Directions for this task |
From the records below, return every line containing the word "Assembly".

· · · · · · ·

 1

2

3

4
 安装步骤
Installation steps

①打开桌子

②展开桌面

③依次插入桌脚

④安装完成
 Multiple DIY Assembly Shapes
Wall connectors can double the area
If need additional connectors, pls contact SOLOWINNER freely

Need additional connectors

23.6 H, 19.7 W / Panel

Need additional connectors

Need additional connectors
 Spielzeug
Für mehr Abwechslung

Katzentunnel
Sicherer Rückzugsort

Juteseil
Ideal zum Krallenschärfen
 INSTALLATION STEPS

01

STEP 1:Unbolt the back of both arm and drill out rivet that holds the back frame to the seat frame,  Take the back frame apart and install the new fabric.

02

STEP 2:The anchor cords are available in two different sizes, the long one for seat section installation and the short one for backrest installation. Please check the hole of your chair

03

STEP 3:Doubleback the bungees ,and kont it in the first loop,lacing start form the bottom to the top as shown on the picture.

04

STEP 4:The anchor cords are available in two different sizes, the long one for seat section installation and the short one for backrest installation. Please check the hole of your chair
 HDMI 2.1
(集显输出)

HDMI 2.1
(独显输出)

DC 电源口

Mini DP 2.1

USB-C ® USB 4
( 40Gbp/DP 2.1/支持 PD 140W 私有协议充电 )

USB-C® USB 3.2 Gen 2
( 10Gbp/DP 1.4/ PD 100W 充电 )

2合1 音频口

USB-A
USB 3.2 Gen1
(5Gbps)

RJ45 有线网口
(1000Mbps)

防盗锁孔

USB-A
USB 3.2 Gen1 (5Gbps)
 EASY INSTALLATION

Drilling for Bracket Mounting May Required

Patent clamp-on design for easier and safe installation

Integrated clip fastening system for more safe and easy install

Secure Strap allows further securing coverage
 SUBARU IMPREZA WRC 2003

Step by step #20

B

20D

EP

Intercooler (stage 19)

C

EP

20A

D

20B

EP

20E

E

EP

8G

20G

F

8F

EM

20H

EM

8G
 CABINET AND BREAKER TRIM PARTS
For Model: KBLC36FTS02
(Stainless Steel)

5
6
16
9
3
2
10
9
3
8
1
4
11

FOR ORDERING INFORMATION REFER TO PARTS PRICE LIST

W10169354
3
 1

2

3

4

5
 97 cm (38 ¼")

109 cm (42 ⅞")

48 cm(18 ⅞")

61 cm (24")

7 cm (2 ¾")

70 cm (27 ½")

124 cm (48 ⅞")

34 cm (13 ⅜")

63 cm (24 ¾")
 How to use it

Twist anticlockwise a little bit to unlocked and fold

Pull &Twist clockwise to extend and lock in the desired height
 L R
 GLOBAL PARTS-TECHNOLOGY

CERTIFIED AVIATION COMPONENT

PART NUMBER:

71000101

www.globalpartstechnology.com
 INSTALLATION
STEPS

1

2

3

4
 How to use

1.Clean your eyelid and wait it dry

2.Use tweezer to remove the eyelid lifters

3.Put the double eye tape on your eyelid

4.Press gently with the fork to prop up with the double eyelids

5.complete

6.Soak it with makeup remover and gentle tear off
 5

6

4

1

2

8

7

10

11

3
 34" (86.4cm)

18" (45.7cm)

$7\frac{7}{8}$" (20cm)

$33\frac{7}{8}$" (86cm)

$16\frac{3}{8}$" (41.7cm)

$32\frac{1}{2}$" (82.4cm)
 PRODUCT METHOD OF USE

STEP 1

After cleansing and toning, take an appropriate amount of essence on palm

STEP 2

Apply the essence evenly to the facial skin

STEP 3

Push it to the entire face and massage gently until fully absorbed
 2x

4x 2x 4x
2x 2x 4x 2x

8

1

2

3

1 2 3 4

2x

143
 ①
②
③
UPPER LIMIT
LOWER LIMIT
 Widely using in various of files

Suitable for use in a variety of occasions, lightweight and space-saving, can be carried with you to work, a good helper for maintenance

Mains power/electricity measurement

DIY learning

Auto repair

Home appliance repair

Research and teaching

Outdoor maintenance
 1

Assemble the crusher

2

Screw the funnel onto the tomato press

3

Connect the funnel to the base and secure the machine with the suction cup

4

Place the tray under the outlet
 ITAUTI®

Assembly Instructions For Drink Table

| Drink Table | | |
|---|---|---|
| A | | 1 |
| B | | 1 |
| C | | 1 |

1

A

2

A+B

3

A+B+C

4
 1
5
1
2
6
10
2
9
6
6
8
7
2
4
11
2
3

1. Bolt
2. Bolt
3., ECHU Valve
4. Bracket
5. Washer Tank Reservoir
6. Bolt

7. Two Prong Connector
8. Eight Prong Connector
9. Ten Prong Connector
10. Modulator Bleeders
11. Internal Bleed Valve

· · · · · · ·

Exercise answer |
 Multiple DIY Assembly Shapes
Assembly Instructions For Drink Table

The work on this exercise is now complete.